▶ [Page extract]:
This loop rewrites only the SCMP_ACT_ALLOW rule, but podman's stock profile also ships a complementary SCMP_ACT_ERRNO rule (excludes.caps=[CAP_SYS_ADMIN]) that also lists sethostname/setdomainname/setns. After this script runs, seccomp-builder.json contains both an ALLOW rule and an ERRNO rule naming those three syscalls. I confirmed this in the generated file — they appear in two separate rules.

Which rule wins on conflicting input is libseccomp/runtime-version-defined, not guaranteed. It happens to resolve ALLOW-wins on Docker 29.5.3 (I verified the chain works on both x86_64 and arm64), but a runtime/libseccomp bump could flip it and break inner-container setup with a confusing Operation not permitted. Since this script's whole job is provenance/correctness, worth fixing.

One-line fix — also strip the names from the deny rule:

for s in d['syscalls']:
    inc=s.get('includes',{})

▶ [Data provided]:
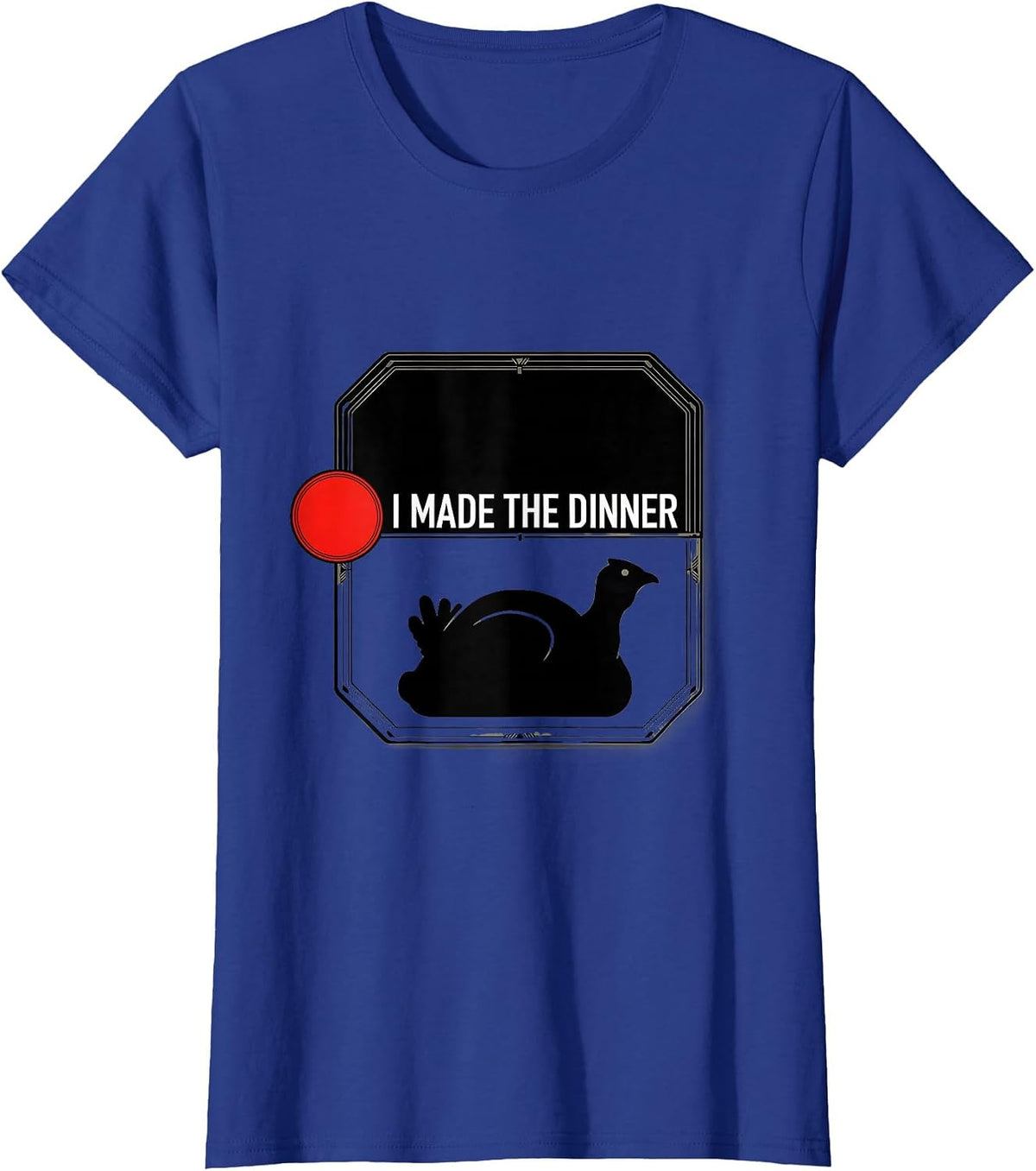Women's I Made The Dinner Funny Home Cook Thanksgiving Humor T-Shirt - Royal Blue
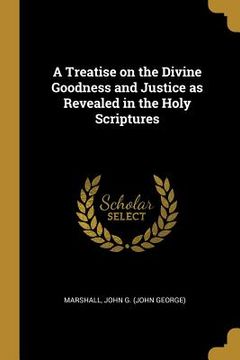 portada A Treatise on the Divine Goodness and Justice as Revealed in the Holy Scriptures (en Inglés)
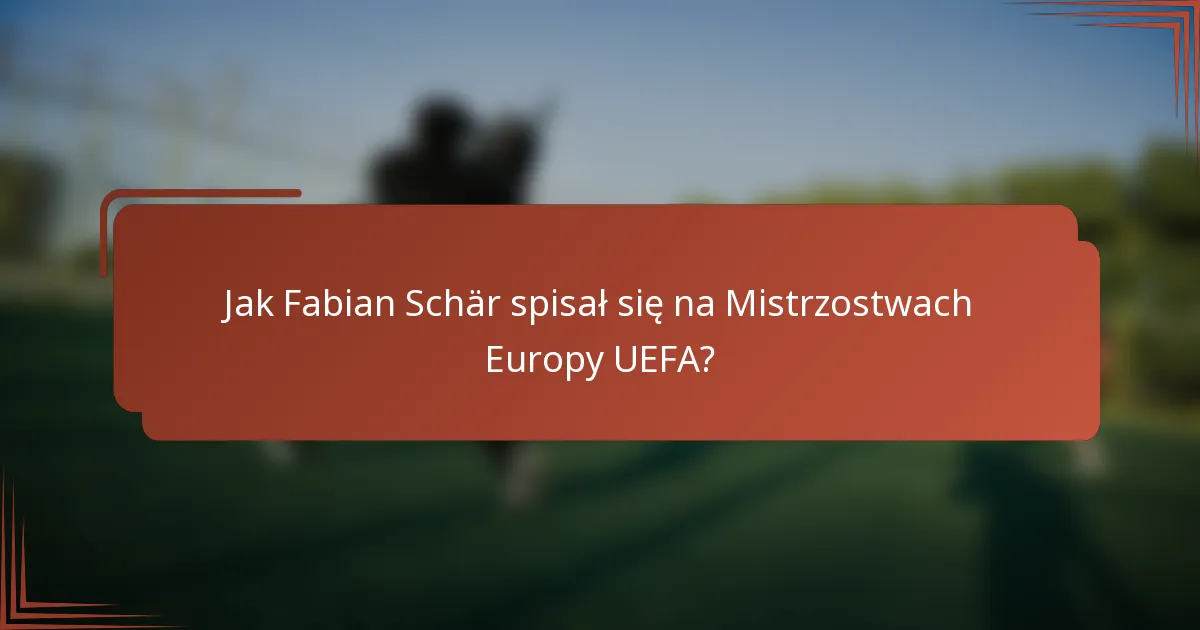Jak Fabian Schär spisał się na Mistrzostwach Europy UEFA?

▶ [Work to complete]:
Output the seccomp profile comment above verbatim, from "This loop rewrites" to "provenance/correctness, worth fixing.".

▶ [Reply]:
This loop rewrites only the SCMP_ACT_ALLOW rule, but podman's stock profile also ships a complementary SCMP_ACT_ERRNO rule (excludes.caps=[CAP_SYS_ADMIN]) that also lists sethostname/setdomainname/setns. After this script runs, seccomp-builder.json contains both an ALLOW rule and an ERRNO rule naming those three syscalls. I confirmed this in the generated file — they appear in two separate rules.

Which rule wins on conflicting input is libseccomp/runtime-version-defined, not guaranteed. It happens to resolve ALLOW-wins on Docker 29.5.3 (I verified the chain works on both x86_64 and arm64), but a runtime/libseccomp bump could flip it and break inner-container setup with a confusing Operation not permitted. Since this script's whole job is provenance/correctness, worth fixing.